Otra de las diferencias con los libros es que la serie nos da a entender de forma más clara que Duncan probablemente se ha inventado que Arlan lo nombrara caballero antes de morir. Cuando cuenta la historia de cómo fue todo, Dunk duda y, de hecho, improvisa con un petirrojo al que nosotros también hemos visto, precisamente en la escena en la que hace de vientre. Todo ello nos hace pensar que la serie sí que sostiene la idea de que Duncan mintió para poder salir adelante: toda una paradoja, aunque comprensible, en un personaje por lo demás tan honesto y puro. Si bien Ira Parker, el creador de la serie, ha comentado que quiere mantener la ambigüedad sobre este punto, parece que la adaptación apuesta más por un también muy interesante “y si se lo ha inventado, ¿qué más da? ¿Es acaso menos caballero por ello, si se lo toma más en serio que nadie?”.
Con todas esas pequeñas variaciones creo que buscan dar de mayor realismo al material original, que tiene un tono más próximo al de un cuento. Pero si la serie hasta el momento me parece estupenda es en gran medida por la fidelidad a un libro que ya era genial y por mantener su tono ligero de aventuras concretas en un mundo mucho más grande.
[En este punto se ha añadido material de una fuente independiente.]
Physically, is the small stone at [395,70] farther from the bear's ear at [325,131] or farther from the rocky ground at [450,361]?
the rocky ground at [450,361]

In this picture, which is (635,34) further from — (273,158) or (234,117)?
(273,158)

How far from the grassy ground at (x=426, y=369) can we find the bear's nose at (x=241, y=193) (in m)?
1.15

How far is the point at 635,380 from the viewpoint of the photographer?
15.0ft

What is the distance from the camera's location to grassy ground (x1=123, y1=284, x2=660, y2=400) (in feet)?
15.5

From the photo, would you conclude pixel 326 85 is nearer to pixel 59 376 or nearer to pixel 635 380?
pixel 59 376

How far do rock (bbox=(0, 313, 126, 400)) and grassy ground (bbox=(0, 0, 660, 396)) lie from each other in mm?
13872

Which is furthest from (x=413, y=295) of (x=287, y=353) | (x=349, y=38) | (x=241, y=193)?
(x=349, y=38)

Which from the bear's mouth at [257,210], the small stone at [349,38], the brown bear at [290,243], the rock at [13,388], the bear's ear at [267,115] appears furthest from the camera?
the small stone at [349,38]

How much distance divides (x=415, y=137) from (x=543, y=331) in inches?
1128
Aquí no hay varias líneas temporales que se entremezclen, ni distintos puntos de vista. Su esencia se sostiene sobre algo muy sencillo: un personaje que quiere ser fiel a los principios de la caballería en un mundo complicado y cruel, sin perder la esperanza por el camino.
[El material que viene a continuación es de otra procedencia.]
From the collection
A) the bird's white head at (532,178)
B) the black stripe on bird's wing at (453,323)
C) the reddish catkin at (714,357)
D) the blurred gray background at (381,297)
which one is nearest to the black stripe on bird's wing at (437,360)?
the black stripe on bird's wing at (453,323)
'El caballero de los Siete Reinos' promete ser una gran serie
La historia, que todavía se guarda algunos giros y ases en la manga bien interesantes, se sostiene sobre su pareja protagonista, que muestra dos caracteres muy diferentes que se complementan muy bien, y que aprenden continuamente el uno del otro. Ira Parker ha dicho que precisamente querían lograr algo parecido a lo que ofrecía Juego de tronos con los pasajes del Perro y Arya Stark, que en su opinión eran de los más conseguidos de toda la serie. Y si eso funciona a las mil maravillas, tanto aquí como en la otra serie, es gran medida gracias a la química de los actores.
Los fans de la saga reconoceremos muchos apellidos y casas nobles y, a nada que prestemos un poco de atención, notaremos cómo en este universo se nos deja muy claro que la reputación de los apellidos no se mantiene inmutable (el Dondarrion del primer capítulo es solo un ejemplo), sino que varía con el comportamiento de los señores de las casas en cada momento. Y dentro de una misma familia puede haber caracteres muy diversos que representen lo mejor y lo peor del ser humano al mismo tiempo, o escalas de grises muy diferentes.
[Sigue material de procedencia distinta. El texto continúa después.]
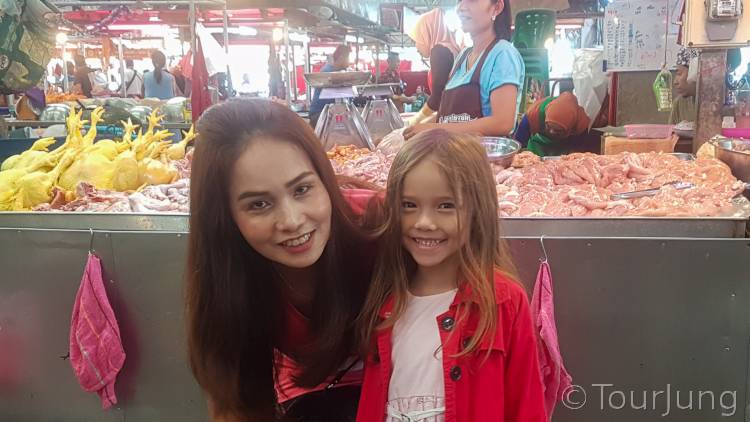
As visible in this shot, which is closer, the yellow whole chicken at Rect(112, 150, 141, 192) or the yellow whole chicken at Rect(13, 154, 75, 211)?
the yellow whole chicken at Rect(13, 154, 75, 211)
El caballero de los Siete Reinos promete ser una gran serie. Dejamos el segundo capítulo con un Dunk que parece que va a usar en combate toda esa rabia que le causa el ver cómo ningunean a los caballeros errantes aquellos que se creen por encima a ellos. Y quienes hemos leído el libro ya sabemos aquello que los espectadores empiezan a intuir: que todo esto no ha sido más que una introducción llena de encanto a algo que se pone a partir de ahora verdaderamente interesante.